Até mesmo os ambientes escultóricos mais amplamente abrangentes de Carlos Nogueira compartilham um certo sentimento de contenção, intimidade e generosidade de espírito. Não se baseiam nem numa noção de liberdade absoluta, nem numa noção de sujeição absoluta. Perante eles, é-se, sim, estimulado brandamente a encarar modos alternativos de abordar tanto o mundo visível como o invisível. Apesar dos meses de cuidadoso planeamento e meticulosa execução destas diversas obras de arte, elas deixam-nos livres para as apreciarmos em termos que o autor não controla inteiramente. Ao fazê-lo, porém, temos consciência de que já deu o melhor do seu esforço para garantir que o nosso total empenhamento em fruir em plenitude da visão das suas obras será amplamente recompensado.
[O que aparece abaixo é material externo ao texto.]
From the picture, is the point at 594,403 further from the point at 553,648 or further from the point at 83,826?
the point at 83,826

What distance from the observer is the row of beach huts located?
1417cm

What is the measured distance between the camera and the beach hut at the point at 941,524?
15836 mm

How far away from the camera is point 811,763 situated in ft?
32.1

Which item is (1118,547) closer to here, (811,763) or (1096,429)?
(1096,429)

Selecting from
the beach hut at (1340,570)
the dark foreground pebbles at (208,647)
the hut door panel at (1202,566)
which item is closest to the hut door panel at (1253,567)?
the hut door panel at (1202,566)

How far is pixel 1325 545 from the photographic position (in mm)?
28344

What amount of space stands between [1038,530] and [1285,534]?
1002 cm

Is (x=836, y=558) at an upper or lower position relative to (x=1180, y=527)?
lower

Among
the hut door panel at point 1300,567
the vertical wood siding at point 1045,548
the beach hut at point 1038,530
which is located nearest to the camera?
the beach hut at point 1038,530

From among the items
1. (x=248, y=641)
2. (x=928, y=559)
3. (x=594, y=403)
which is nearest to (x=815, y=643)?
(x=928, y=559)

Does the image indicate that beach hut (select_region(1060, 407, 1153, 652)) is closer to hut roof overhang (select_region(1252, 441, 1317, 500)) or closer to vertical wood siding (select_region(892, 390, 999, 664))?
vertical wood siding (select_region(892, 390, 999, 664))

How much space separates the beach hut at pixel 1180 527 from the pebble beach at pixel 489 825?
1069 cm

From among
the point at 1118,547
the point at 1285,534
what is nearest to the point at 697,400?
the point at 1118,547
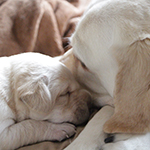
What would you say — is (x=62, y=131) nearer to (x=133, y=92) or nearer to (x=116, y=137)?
(x=116, y=137)

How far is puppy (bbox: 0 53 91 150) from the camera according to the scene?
130cm

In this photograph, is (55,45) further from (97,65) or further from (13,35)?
(97,65)

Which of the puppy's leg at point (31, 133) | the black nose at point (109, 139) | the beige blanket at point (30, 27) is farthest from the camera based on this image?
the beige blanket at point (30, 27)

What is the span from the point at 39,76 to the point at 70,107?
0.28 meters

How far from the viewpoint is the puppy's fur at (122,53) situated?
1027 mm

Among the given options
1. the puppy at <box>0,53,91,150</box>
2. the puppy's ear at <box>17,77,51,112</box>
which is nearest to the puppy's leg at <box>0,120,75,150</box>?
the puppy at <box>0,53,91,150</box>

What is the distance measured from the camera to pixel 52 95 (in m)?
1.40

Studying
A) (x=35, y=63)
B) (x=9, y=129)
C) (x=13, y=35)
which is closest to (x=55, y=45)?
(x=13, y=35)

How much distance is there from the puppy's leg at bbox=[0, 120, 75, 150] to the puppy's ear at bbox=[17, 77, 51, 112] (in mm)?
110

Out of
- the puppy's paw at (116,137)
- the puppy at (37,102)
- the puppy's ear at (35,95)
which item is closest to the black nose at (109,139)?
the puppy's paw at (116,137)

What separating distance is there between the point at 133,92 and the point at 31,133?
2.09ft

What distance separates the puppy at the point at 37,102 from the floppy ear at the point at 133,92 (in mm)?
394

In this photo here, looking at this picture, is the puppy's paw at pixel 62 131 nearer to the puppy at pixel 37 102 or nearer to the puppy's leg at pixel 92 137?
the puppy at pixel 37 102

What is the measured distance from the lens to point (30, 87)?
1.31m
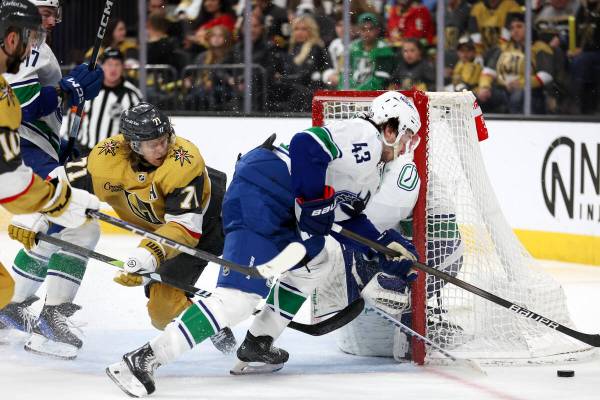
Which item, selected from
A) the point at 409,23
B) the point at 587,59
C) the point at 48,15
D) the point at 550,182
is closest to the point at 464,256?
the point at 48,15

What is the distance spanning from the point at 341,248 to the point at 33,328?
111 cm

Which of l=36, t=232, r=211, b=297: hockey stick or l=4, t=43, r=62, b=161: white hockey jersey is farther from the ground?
l=4, t=43, r=62, b=161: white hockey jersey

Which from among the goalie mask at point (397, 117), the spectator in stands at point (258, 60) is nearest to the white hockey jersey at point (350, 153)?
the goalie mask at point (397, 117)

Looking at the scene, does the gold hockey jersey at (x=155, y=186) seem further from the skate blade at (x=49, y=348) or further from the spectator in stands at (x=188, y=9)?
the spectator in stands at (x=188, y=9)

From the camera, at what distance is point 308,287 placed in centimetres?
395

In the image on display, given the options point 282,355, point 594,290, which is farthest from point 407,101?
point 594,290

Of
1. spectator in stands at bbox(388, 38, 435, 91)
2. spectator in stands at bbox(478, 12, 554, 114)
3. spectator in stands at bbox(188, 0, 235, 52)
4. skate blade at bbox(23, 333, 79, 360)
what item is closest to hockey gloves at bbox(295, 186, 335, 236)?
skate blade at bbox(23, 333, 79, 360)

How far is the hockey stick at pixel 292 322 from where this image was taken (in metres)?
4.00

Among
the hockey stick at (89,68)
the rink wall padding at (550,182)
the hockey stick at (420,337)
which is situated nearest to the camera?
the hockey stick at (420,337)

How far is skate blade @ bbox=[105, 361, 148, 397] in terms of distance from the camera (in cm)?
353

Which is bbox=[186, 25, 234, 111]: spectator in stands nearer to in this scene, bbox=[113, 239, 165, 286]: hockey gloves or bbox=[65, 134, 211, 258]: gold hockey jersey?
bbox=[65, 134, 211, 258]: gold hockey jersey

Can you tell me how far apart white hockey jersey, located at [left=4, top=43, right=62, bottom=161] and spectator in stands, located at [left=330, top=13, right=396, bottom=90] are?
288 centimetres

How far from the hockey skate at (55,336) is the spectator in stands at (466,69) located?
3.60 metres

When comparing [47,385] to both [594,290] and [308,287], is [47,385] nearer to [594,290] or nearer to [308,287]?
[308,287]
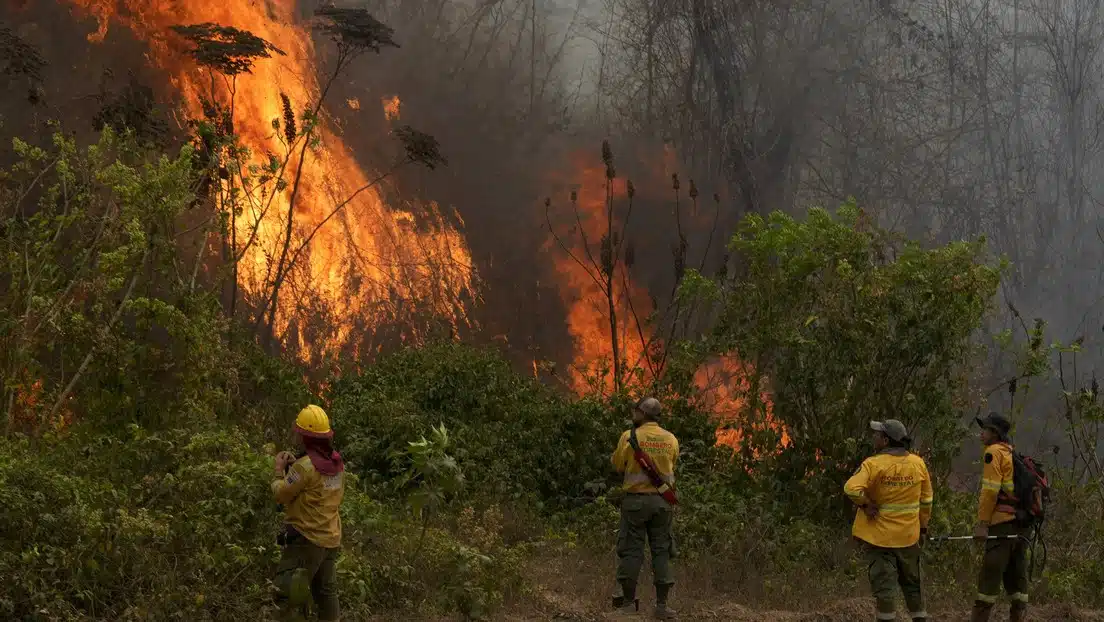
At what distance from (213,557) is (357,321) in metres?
12.9

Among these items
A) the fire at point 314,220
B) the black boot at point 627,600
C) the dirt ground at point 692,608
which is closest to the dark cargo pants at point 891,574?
the dirt ground at point 692,608

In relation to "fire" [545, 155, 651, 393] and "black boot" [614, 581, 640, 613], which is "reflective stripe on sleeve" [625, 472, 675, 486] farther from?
"fire" [545, 155, 651, 393]

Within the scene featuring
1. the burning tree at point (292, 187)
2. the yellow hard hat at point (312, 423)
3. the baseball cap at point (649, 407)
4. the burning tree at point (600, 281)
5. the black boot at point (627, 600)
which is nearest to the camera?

(1) Todas as citações se reportam a uma conversa tida com o artista na Fundação Calouste Gulbenkian em Maio de 2002.
(2) Ver Caoimhín Mac Giolla Léith, «Wherever the edge may be: Works by Carlos Nogueira», beyond the very edge of the earth (catálogo da exposição), Londres, 1998.

In Carlos Nogueira, a ver, Lisboa, Fundação Calouste Gulbenkian, 2002, p. 27-37.